═════ Given records ═════
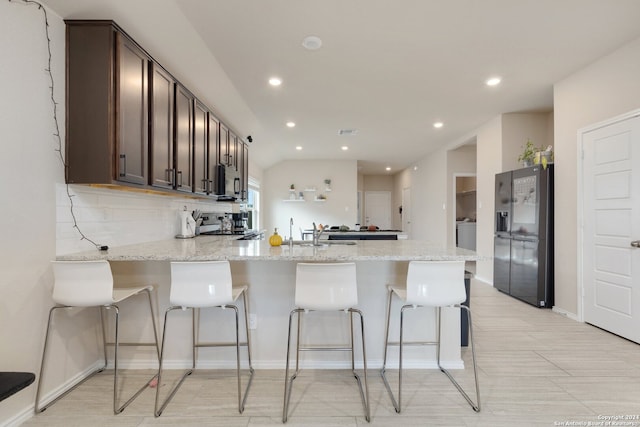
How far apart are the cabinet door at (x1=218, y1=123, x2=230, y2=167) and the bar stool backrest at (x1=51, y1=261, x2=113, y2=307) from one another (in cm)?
234

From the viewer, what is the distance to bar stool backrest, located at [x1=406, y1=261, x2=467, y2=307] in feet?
6.24

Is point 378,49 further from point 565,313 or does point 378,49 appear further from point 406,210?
point 406,210

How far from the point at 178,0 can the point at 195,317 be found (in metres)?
2.30

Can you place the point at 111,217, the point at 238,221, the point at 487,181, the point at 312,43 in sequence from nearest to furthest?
the point at 111,217, the point at 312,43, the point at 238,221, the point at 487,181

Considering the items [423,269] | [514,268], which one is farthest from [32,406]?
[514,268]

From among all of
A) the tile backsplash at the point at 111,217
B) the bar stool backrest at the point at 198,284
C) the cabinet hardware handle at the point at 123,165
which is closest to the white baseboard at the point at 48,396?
the tile backsplash at the point at 111,217

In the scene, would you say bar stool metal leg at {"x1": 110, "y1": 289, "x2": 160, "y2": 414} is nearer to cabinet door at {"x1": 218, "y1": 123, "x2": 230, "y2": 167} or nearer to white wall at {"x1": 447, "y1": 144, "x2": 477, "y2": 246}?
cabinet door at {"x1": 218, "y1": 123, "x2": 230, "y2": 167}

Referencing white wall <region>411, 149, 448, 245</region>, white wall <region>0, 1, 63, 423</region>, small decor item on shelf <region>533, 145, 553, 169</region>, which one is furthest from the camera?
white wall <region>411, 149, 448, 245</region>

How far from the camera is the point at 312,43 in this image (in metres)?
2.77

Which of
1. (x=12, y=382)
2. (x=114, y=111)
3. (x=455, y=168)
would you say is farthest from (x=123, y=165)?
(x=455, y=168)

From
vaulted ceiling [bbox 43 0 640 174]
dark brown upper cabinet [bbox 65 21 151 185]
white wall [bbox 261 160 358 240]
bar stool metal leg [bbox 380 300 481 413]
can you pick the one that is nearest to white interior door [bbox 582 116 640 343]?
vaulted ceiling [bbox 43 0 640 174]

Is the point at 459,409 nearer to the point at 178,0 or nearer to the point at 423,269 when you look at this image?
the point at 423,269

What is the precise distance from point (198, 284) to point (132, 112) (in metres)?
1.27

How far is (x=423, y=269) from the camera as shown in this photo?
190cm
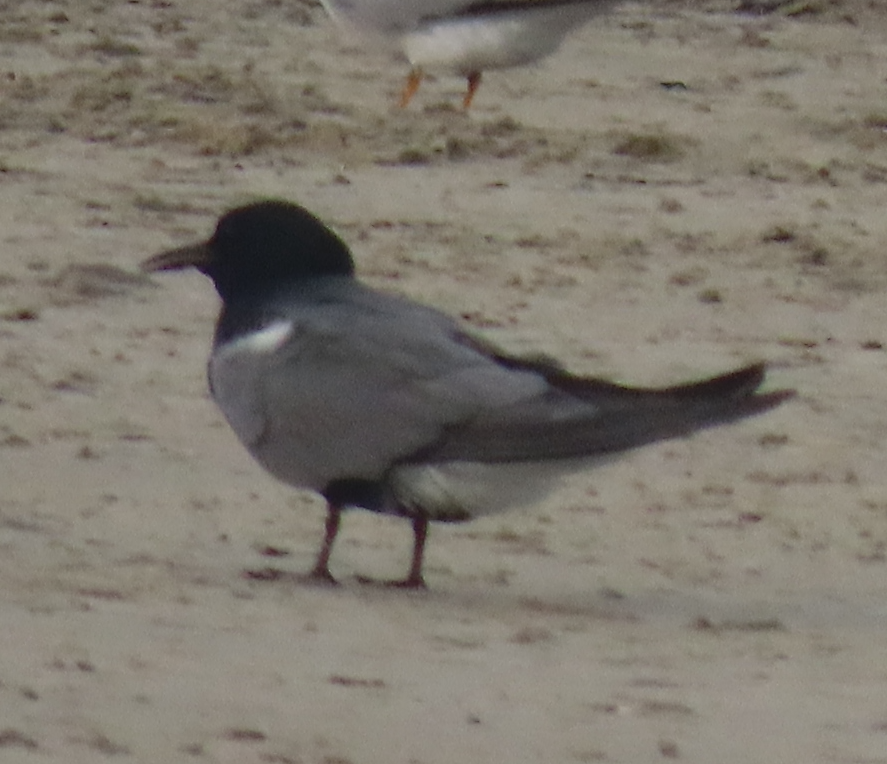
═════
— Requirement —
Convert the part of the material that opens with the line containing "What is the precise" and runs through the end of the material into a JSON list of strings, one string per line, with blank lines left out. Leave the pictures out of the answer.

— Complete response —
[
  "What is the precise distance from point (198, 284) to point (132, 112) (in metres)?",
  "1.27",
  "How far is (x=423, y=269) from the camera as shown in this photo?",
  "190cm"
]